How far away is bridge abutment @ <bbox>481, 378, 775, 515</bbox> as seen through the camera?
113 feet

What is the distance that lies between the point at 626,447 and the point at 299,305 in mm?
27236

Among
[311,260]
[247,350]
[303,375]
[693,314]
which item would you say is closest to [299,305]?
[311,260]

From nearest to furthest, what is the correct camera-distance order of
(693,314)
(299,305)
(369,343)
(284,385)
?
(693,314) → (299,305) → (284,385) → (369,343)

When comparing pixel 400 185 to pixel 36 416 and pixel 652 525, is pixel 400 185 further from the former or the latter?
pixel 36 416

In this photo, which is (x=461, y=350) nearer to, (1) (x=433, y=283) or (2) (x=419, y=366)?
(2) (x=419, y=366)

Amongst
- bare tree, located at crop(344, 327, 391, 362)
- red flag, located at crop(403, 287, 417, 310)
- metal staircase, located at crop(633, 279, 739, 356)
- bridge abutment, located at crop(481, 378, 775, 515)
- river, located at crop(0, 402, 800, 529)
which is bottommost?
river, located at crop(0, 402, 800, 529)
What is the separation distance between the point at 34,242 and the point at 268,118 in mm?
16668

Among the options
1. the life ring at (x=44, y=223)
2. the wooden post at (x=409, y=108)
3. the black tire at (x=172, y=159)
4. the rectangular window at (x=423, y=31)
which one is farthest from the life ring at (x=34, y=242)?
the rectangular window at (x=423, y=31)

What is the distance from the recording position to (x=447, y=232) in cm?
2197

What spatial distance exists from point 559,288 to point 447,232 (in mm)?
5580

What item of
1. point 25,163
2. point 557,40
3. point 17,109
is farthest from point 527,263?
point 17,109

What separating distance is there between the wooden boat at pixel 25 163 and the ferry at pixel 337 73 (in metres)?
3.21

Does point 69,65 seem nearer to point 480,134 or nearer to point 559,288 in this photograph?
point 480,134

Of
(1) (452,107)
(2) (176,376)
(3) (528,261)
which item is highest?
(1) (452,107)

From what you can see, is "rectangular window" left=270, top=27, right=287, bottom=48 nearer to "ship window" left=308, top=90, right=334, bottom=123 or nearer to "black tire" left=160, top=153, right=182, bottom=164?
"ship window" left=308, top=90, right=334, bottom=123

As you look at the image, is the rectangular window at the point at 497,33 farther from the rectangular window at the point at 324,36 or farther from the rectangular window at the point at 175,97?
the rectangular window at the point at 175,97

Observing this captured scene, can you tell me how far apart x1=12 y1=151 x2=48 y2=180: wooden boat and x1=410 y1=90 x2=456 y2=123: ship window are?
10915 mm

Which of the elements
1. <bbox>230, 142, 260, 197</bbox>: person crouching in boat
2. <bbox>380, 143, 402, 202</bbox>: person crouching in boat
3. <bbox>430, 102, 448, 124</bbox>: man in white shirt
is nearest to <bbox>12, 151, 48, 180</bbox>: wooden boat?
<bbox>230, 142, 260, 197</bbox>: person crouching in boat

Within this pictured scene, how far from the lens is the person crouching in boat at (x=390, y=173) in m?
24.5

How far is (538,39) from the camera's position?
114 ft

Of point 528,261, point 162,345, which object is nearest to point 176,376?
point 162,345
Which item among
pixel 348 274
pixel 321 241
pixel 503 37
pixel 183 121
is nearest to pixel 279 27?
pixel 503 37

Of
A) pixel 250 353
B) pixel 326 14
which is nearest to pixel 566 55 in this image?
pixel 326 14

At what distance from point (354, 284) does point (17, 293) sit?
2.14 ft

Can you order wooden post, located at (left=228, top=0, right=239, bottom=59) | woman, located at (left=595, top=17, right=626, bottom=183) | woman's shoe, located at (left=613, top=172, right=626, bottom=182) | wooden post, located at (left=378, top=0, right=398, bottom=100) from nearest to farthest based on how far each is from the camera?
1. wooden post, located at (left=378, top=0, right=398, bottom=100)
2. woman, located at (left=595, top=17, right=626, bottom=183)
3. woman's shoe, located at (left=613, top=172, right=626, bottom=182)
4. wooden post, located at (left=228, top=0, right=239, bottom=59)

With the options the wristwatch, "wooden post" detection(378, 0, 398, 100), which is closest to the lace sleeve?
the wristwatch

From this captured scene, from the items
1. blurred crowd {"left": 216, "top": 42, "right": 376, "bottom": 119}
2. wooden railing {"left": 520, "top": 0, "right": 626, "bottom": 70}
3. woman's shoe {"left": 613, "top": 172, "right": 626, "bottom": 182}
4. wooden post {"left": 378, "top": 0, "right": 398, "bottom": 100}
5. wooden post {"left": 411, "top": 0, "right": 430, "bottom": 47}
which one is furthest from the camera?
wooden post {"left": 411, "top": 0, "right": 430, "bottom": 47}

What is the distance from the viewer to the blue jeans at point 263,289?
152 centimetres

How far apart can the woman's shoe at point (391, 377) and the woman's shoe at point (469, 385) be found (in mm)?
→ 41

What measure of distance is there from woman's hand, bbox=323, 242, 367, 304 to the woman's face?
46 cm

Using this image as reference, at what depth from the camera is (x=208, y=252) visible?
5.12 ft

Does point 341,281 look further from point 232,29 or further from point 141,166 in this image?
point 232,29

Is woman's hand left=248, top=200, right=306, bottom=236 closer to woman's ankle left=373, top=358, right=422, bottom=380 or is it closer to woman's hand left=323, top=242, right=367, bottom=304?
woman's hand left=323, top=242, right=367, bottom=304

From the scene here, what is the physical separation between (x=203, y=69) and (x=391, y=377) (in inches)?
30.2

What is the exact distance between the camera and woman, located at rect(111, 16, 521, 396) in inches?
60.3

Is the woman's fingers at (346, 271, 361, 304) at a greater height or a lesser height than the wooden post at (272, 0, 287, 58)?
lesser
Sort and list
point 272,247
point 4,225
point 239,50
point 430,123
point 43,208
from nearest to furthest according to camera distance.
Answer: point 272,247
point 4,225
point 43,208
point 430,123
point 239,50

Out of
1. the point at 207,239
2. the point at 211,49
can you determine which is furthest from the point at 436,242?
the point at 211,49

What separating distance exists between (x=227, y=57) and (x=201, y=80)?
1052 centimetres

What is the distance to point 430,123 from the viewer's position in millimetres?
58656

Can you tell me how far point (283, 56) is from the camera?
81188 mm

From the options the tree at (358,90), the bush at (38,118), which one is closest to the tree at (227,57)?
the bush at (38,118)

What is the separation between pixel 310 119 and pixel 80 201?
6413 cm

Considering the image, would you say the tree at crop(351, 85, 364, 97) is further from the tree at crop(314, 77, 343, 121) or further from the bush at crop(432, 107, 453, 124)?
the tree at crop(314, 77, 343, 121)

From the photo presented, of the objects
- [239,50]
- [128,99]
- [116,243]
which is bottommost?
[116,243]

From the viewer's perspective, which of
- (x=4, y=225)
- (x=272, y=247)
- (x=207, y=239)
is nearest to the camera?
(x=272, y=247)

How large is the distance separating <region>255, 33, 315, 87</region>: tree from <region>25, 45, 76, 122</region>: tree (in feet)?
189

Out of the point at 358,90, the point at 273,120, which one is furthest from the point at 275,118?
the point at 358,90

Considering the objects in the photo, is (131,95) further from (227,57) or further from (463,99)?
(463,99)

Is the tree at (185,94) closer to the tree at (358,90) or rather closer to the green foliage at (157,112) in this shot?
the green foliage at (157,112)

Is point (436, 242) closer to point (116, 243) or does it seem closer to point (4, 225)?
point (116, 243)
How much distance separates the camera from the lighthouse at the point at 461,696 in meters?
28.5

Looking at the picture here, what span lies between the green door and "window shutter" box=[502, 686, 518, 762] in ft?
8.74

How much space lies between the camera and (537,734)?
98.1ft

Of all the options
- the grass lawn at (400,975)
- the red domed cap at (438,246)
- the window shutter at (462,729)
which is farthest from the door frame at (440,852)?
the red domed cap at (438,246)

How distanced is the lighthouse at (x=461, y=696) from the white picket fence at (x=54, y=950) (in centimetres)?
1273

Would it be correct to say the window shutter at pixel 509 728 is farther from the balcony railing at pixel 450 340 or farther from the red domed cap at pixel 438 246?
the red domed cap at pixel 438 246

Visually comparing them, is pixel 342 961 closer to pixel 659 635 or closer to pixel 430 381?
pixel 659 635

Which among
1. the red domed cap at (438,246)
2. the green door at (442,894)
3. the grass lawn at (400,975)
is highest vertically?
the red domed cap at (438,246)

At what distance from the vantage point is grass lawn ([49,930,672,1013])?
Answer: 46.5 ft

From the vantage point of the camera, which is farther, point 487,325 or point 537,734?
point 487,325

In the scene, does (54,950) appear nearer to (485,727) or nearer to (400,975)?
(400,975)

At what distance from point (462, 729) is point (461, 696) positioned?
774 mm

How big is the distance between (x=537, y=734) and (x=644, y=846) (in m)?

□ □ □ □ □ □ □

- **Work instructions**
Your task is to extract the lines running from the one with "How distanced is" to the end of the material, inclusive, copying each exactly and adding nothing.

- **Finished exercise**
How distanced is the lighthouse at (x=461, y=696) from the white picket fence at (x=54, y=950) (in centimetres)?
1273

Would it be correct to say the window shutter at pixel 509 728 is farther from the balcony railing at pixel 450 340 or farther from the red domed cap at pixel 438 246?
the red domed cap at pixel 438 246

Visually comparing them, is pixel 342 961 closer to pixel 659 635 or closer to pixel 430 381?
pixel 659 635

Which among
1. the red domed cap at (438,246)
2. the green door at (442,894)
3. the grass lawn at (400,975)
is highest vertically?
the red domed cap at (438,246)

At what distance from the vantage point is grass lawn ([49,930,672,1013])?
Answer: 46.5 ft

From the vantage point of the camera, which is farther, point 487,325 or point 537,734?
point 487,325

In the scene, does (54,950) appear nearer to (485,727) or nearer to (400,975)?
(400,975)

At what distance from point (462, 729) is point (461, 696) positioned?
774 mm

How big is the distance between (x=537, y=734) and (x=644, y=846) (in m)?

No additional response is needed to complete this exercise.